Tink’s first visit this fall was with Native students at a powwow where he saw his grand-niece Lena Tinker, a senior at Harvard studying history and literature. He also met with groups of both graduate and undergraduate students, getting to know them during his first week in residence.
During future visits, he will give public presentations, do more visiting and help the Harvard program work out what this role of elder-in-residence might entail. “They don’t just want academic intellectuality from me,” he noted, “but they want the broader tradition of American Indian peoples.”
An Indigenous scholar does not represent an Indigenous intellectual tradition, Tink said, although there are some areas of overlap, as he noted Dr. Robert Warrior has argued.
Tink explained, “Morris Lookout, my clan father, he always was pretty sure that I was bright and knew a lot, but whenever I went to visit him and stay with him he would sit me on the couch and talk to me pretty much three days straight … [that’s] an example of the Indian academic coming back to the reservation and have to relearn, and I’ve done that.”
He has not only done so in the Osage, but with many tribes, visiting with traditional people in California, Washington, South Dakota, Wyoming, Montana, New Mexico, Guatemala, Bolivia and other places.
“When I talk about the American Indian worldview, I’m talking about something that functions as a baseline in every Indian community,” Tink explained.
One thing he hopes his students will pick up is a way of talking about Indian life and resistance through worldview, rather than ideology. “How do you empower Indian agency for Indian students in a university context?” he is asking as he moves through this residency.
He believes students will be able to gain enough agency to help begin to shift the Eurochristian worldview, helping people to “absolutely stop seeing the world as a resource and begin to see the earth as relatives.”
Worldview, in Tink’s estimation, is a solid way to do this.

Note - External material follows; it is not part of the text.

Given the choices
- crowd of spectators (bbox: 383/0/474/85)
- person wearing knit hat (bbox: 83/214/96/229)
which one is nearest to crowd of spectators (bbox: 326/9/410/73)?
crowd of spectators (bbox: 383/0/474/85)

He gave an example from the Osage language, noting the word often claimed as referring to “God” or “Creator”— wakondah, in his spelling.
“That word in no way shape or form ever signified some sort of hierarchical heavenly being, male or female, and we’ve lost what it actually meant, which is very, very powerful,” he wrote in an email. “We’ve lost it to the missionaries [but] if you take the word wakondah, which is the short form for wakontonka then we have to take apart and it’s two syllables wa and ko^ and I’m going to posit that wa is a particle which means the one who ko^ gives life or takes life, and every person is wako^, gives life and takes life.’”
He continued, “women are the preeminent life givers in every species, men are involved in that giving of life as well, and taking of it. Trees give life and take and take life, mountains give life and take life, rocks give life and take life. People only think rocks don’t move, they actually move just much more slowly because they’re much more settled in their relationships with the world around them.”
Tink is writing about his ideas on worldview in an essay examining why the ideas of “nature” and “rights” are problematic, given that they both separate humans from other beings in the world. He will share these ideas at upcoming presentations and with students while at Harvard.
In the meantime, he is continuing to write and looking forward to helping Harvard develop the new elder-in-residence program over the course of the year, “figuring out what to do with this person,” he said with a smile.
Additionally, he is making sure to be available to students to work through their ideas, just talking over the phone or FaceTime from his home in Denver. With these visits, Tink intends to be an advocate for students, providing a layer of comfort to those adjusting to life at an institution far away from home, and supporting those who want to speak back to the institution.